Before Jim could even turn to leave, the voice said, “Take another card.” Jim replied, “Are you crazy? I’ve got a 19. I'm nearly unbeatable!” But, after a long pause, in obedience he asked for yet another card.

The dealer dealt him a second card – it was another ace! 20! Jim was about to pick up all his cards when the voice said, “Take another card!”

Jim wanted to disobey. This made no sense. The dealer couldn't beat him now.

But Jim was learning to trust. So he asked the dealer for one last card.

The dealer dealt him a third card – it was a third ace! 21! Jim was ecstatic.

And the loud voice exclaimed, “Un – be – lievable!!!”

Clare O said...

yeah, maybe it is because it's 1am here, but I don't get that joke. Oh dear.

I read your blog most everyday, when you update. Those 1 second visits from Perth are me checking to see if you've written again.

That divine/human thing gets me every time.
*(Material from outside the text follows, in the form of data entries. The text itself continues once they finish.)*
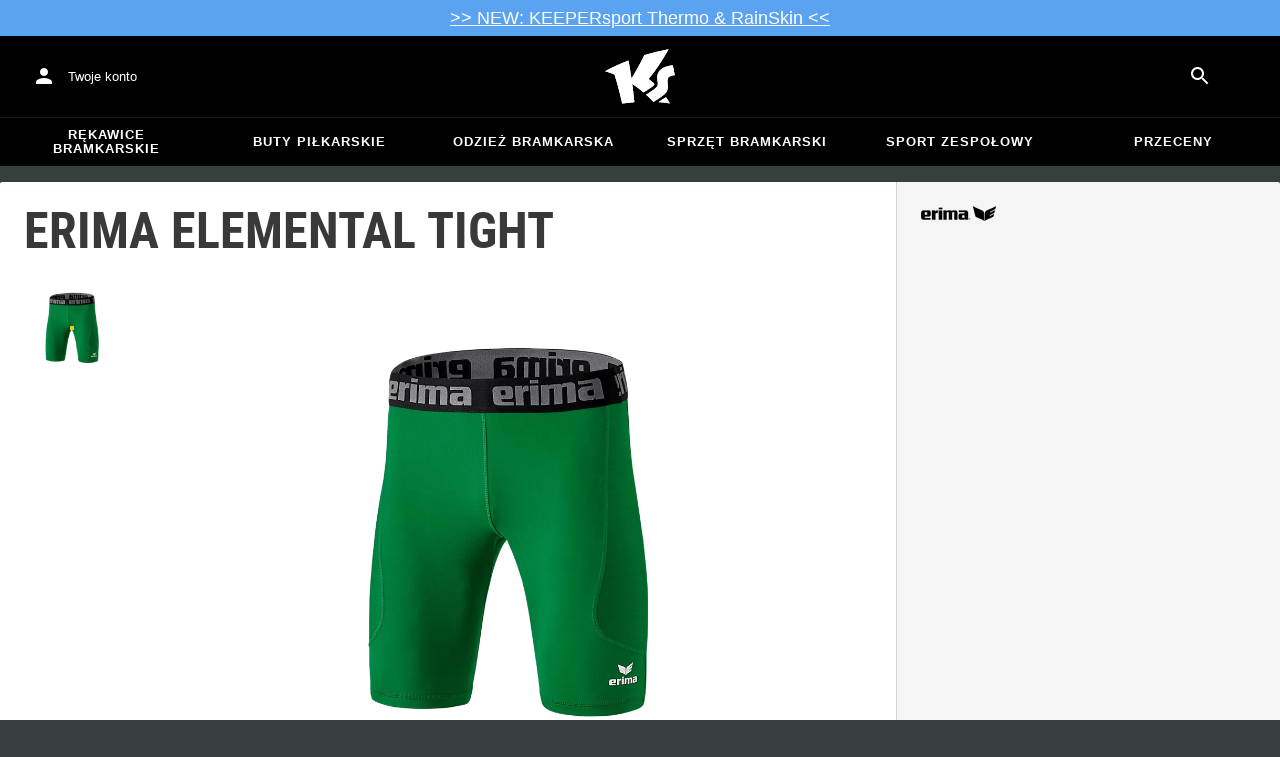

--- FILE ---
content_type: application/javascript
request_url: https://static-assets.keepersport.net/dist/assets/ListItemAvatar-DD_RCe9X.js
body_size: 754
content:
import{o as u,m as x,u as I,b as p,_ as o,s as f,f as g,h as v}from"./ButtonBase-CfsUvXJH.js";import{r as i}from"./index-CXlflqCc.js";import{a as L}from"./List-BG44w2cQ.js";import{j as d}from"./client-C-Tgil48.js";function A(t){return u("MuiListItemAvatar",t)}x("MuiListItemAvatar",["root","alignItemsFlexStart"]);const C=["className"],S=t=>{const{alignItems:s,classes:e}=t;return v({root:["root",s==="flex-start"&&"alignItemsFlexStart"]},A,e)},h=f("div",{name:"MuiListItemAvatar",slot:"Root",overridesResolver:(t,s)=>{const{ownerState:e}=t;return[s.root,e.alignItems==="flex-start"&&s.alignItemsFlexStart]}})(({ownerState:t})=>o({minWidth:56,flexShrink:0},t.alignItems==="flex-start"&&{marginTop:8})),U=i.forwardRef(function(s,e){const a=I({props:s,name:"MuiListItemAvatar"}),{className:n}=a,l=p(a,C),m=i.useContext(L),r=o({},a,{alignItems:m.alignItems}),c=S(r);return d.jsx(h,o({className:g(c.root,n),ownerState:r,ref:e},l))});export{U as L};


--- FILE ---
content_type: text/javascript
request_url: https://www.keepersport.pl/dist/assets/Alert-CtlpU9ct.js
body_size: 1925
content:
import{m as N,o as w,u as H,b as T,_ as l,s as d,f as U,p as v,h as _,i as p}from"./ButtonBase-CfsUvXJH.js";import{r as F}from"./index-CXlflqCc.js";import{u as I}from"./useSlot-BpJRMfhZ.js";import{c as u}from"./createSvgIcon-BdvxM5SP.js";import{j as e}from"./client-C-Tgil48.js";import{C as V}from"./Close-Dvpzt1dj.js";import{I as Z}from"./IconButton-BMQ7MX30.js";import{P as D}from"./Paper-DBwTdK4H.js";function q(o){return w("MuiAlert",o)}const M=N("MuiAlert",["root","action","icon","message","filled","colorSuccess","colorInfo","colorWarning","colorError","filledSuccess","filledInfo","filledWarning","filledError","outlined","outlinedSuccess","outlinedInfo","outlinedWarning","outlinedError","standard","standardSuccess","standardInfo","standardWarning","standardError"]),G=u(e.jsx("path",{d:"M20,12A8,8 0 0,1 12,20A8,8 0 0,1 4,12A8,8 0 0,1 12,4C12.76,4 13.5,4.11 14.2, 4.31L15.77,2.74C14.61,2.26 13.34,2 12,2A10,10 0 0,0 2,12A10,10 0 0,0 12,22A10,10 0 0, 0 22,12M7.91,10.08L6.5,11.5L11,16L21,6L19.59,4.58L11,13.17L7.91,10.08Z"}),"SuccessOutlined"),J=u(e.jsx("path",{d:"M12 5.99L19.53 19H4.47L12 5.99M12 2L1 21h22L12 2zm1 14h-2v2h2v-2zm0-6h-2v4h2v-4z"}),"ReportProblemOutlined"),K=u(e.jsx("path",{d:"M11 15h2v2h-2zm0-8h2v6h-2zm.99-5C6.47 2 2 6.48 2 12s4.47 10 9.99 10C17.52 22 22 17.52 22 12S17.52 2 11.99 2zM12 20c-4.42 0-8-3.58-8-8s3.58-8 8-8 8 3.58 8 8-3.58 8-8 8z"}),"ErrorOutline"),Q=u(e.jsx("path",{d:"M11,9H13V7H11M12,20C7.59,20 4,16.41 4,12C4,7.59 7.59,4 12,4C16.41,4 20,7.59 20, 12C20,16.41 16.41,20 12,20M12,2A10,10 0 0,0 2,12A10,10 0 0,0 12,22A10,10 0 0,0 22,12A10, 10 0 0,0 12,2M11,17H13V11H11V17Z"}),"InfoOutlined"),X=["action","children","className","closeText","color","components","componentsProps","icon","iconMapping","onClose","role","severity","slotProps","slots","variant"],Y=o=>{const{variant:s,color:r,severity:t,classes:a}=o,g={root:["root",`color${v(r||t)}`,`${s}${v(r||t)}`,`${s}`],icon:["icon"],message:["message"],action:["action"]};return _(g,q,a)},oo=d(D,{name:"MuiAlert",slot:"Root",overridesResolver:(o,s)=>{const{ownerState:r}=o;return[s.root,s[r.variant],s[`${r.variant}${v(r.color||r.severity)}`]]}})(({theme:o})=>{const s=o.palette.mode==="light"?p.darken:p.lighten,r=o.palette.mode==="light"?p.lighten:p.darken;return l({},o.typography.body2,{backgroundColor:"transparent",display:"flex",padding:"6px 16px",variants:[...Object.entries(o.palette).filter(([,t])=>t.main&&t.light).map(([t])=>({props:{colorSeverity:t,variant:"standard"},style:{color:o.vars?o.vars.palette.Alert[`${t}Color`]:s(o.palette[t].light,.6),backgroundColor:o.vars?o.vars.palette.Alert[`${t}StandardBg`]:r(o.palette[t].light,.9),[`& .${M.icon}`]:o.vars?{color:o.vars.palette.Alert[`${t}IconColor`]}:{color:o.palette[t].main}}})),...Object.entries(o.palette).filter(([,t])=>t.main&&t.light).map(([t])=>({props:{colorSeverity:t,variant:"outlined"},style:{color:o.vars?o.vars.palette.Alert[`${t}Color`]:s(o.palette[t].light,.6),border:`1px solid ${(o.vars||o).palette[t].light}`,[`& .${M.icon}`]:o.vars?{color:o.vars.palette.Alert[`${t}IconColor`]}:{color:o.palette[t].main}}})),...Object.entries(o.palette).filter(([,t])=>t.main&&t.dark).map(([t])=>({props:{colorSeverity:t,variant:"filled"},style:l({fontWeight:o.typography.fontWeightMedium},o.vars?{color:o.vars.palette.Alert[`${t}FilledColor`],backgroundColor:o.vars.palette.Alert[`${t}FilledBg`]}:{backgroundColor:o.palette.mode==="dark"?o.palette[t].dark:o.palette[t].main,color:o.palette.getContrastText(o.palette[t].main)})}))]})}),to=d("div",{name:"MuiAlert",slot:"Icon",overridesResolver:(o,s)=>s.icon})({marginRight:12,padding:"7px 0",display:"flex",fontSize:22,opacity:.9}),so=d("div",{name:"MuiAlert",slot:"Message",overridesResolver:(o,s)=>s.message})({padding:"8px 0",minWidth:0,overflow:"auto"}),S=d("div",{name:"MuiAlert",slot:"Action",overridesResolver:(o,s)=>s.action})({display:"flex",alignItems:"flex-start",padding:"4px 0 0 16px",marginLeft:"auto",marginRight:-8}),j={success:e.jsx(G,{fontSize:"inherit"}),warning:e.jsx(J,{fontSize:"inherit"}),error:e.jsx(K,{fontSize:"inherit"}),info:e.jsx(Q,{fontSize:"inherit"})},uo=F.forwardRef(function(s,r){const t=H({props:s,name:"MuiAlert"}),{action:a,children:g,className:$,closeText:f="Close",color:m,components:x={},componentsProps:z={},icon:C,iconMapping:b=j,onClose:A,role:h="alert",severity:c="success",slotProps:P={},slots:L={},variant:R="standard"}=t,k=T(t,X),n=l({},t,{color:m,severity:c,variant:R,colorSeverity:m||c}),i=Y(n),y={slots:l({closeButton:x.CloseButton,closeIcon:x.CloseIcon},L),slotProps:l({},z,P)},[O,B]=I("closeButton",{elementType:Z,externalForwardedProps:y,ownerState:n}),[E,W]=I("closeIcon",{elementType:V,externalForwardedProps:y,ownerState:n});return e.jsxs(oo,l({role:h,elevation:0,ownerState:n,className:U(i.root,$),ref:r},k,{children:[C!==!1?e.jsx(to,{ownerState:n,className:i.icon,children:C||b[c]||j[c]}):null,e.jsx(so,{ownerState:n,className:i.message,children:g}),a!=null?e.jsx(S,{ownerState:n,className:i.action,children:a}):null,a==null&&A?e.jsx(S,{ownerState:n,className:i.action,children:e.jsx(O,l({size:"small","aria-label":f,title:f,color:"inherit",onClick:A},B,{children:e.jsx(E,l({fontSize:"small"},W))}))}):null]}))});export{uo as A};


--- FILE ---
content_type: text/javascript
request_url: https://www.keepersport.pl/dist/assets/load-intercom-D2G4Zm-W.js
body_size: 399
content:
import{w as i}from"./operations-BbAGWcwK.js";import{g as s,c}from"./getEndpoint-CzrsbNbq.js";const a=o=>{if(o!==void 0)throw new Error(o.map(({message:t})=>t).join(", "))},d=async()=>{const o=s(),t=c(o),{data:e,errors:r}=await t.query({query:i});a(r);const{me:n}=e;return n===null?null:{displayName:n.displayName,emailAddress:n.emailAddress,id:n.id,intercomVerificationHash:n.intercomVerificationHash??void 0}},m=o=>{const t=document.createElement("script");t.type="text/javascript",t.async=!0,t.src=`https://widget.intercom.io/widget/${o}`;const e=document.querySelector("script"),r=e.parentNode;r!==null&&r.insertBefore(t,e)},p=()=>typeof window.Intercom=="function",u=async o=>{const t=await d();if(window.intercomSettings={app_id:o,email:t?.emailAddress??void 0,user_hash:t?.intercomVerificationHash??void 0},p())window.Intercom("show");else{const e=(...r)=>{e.c(r)};e.q=[],e.c=r=>e.q.push(r),window.Intercom=e,window.Intercom("show"),m(o)}};export{u as l};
How do you think your argument would change if, say, he still knew, he still had his omniscience?

:) from Clare

Isaiah Kallman said...

Clare! Friend! I'm so happy to hear from you. It shouldn't surprise me that you have a weblog, but I am surprised that you regularly check mine.

I would say, if God still knew whether or not we'd choose to follow Him, I would feel sad. If I were not following Him, I'd think, "What? You made me and you knew I'd say no to you? That's like sending me an invitation to a party and intentionally putting the wrong address on it. Even if I wanted to show up, you made sure I wouldn't get there."

And If He created me, knowing I'd say yes, then I would feel like my parents had arranged a marriage I couldn't escape. I might learn to love the person I'm with, but it wouldn't have the love birthed out of risk or trials (what if He doesn't like me back? What if I screw it up? Do I even feel like going through with this anymore?). I'd prefer the love birthed out of relationship. And If I knew that I was merely predestined, I'm not sure I'd understand Grace. This marriage was arranged, I had no choice.

But God does still have omniscience, in the same way that Jesus was still fully God while here on earth. The limitations are temporarily self-imposed in order for the events to matter. What was Satan tempting Him with in the desert? To use the power and authority Jesus already had the right to use, but in order to fulfill the scriptures, He couldn't give in to temptation.

This situation of God setting his omniscience aside in terms of knowing our choice in salvation is temporary. We will always have free will, but the conundrum of free will exists until Jesus returns or we go to Him. In Heaven, I think we'll still have the opportunity to sin. It's just that in the presence of God, we'll see sin for what it really is and the choice would look something like this: "Well, I guess I COULD cut off my leg. I have that choice. But why in the world would I?"

I hope that's a satisfactory answer to your question. I didn't even get out of bed before I wrote it because I was so excited when I read your comment. One of my roommates gave up waiting for me and brought a cup of coffee into my room.

And I think I'll like reading your posts about happiness. I've been under pressure the past few weeks and it can affect my mood. You'll get a better idea of what I mean when you read my next post.

BrotherJoshua said...

It is a comfort. I was just brought to question the nature of what happened. Even if a question is half-way rhetorical, you have to ask it, sometimes.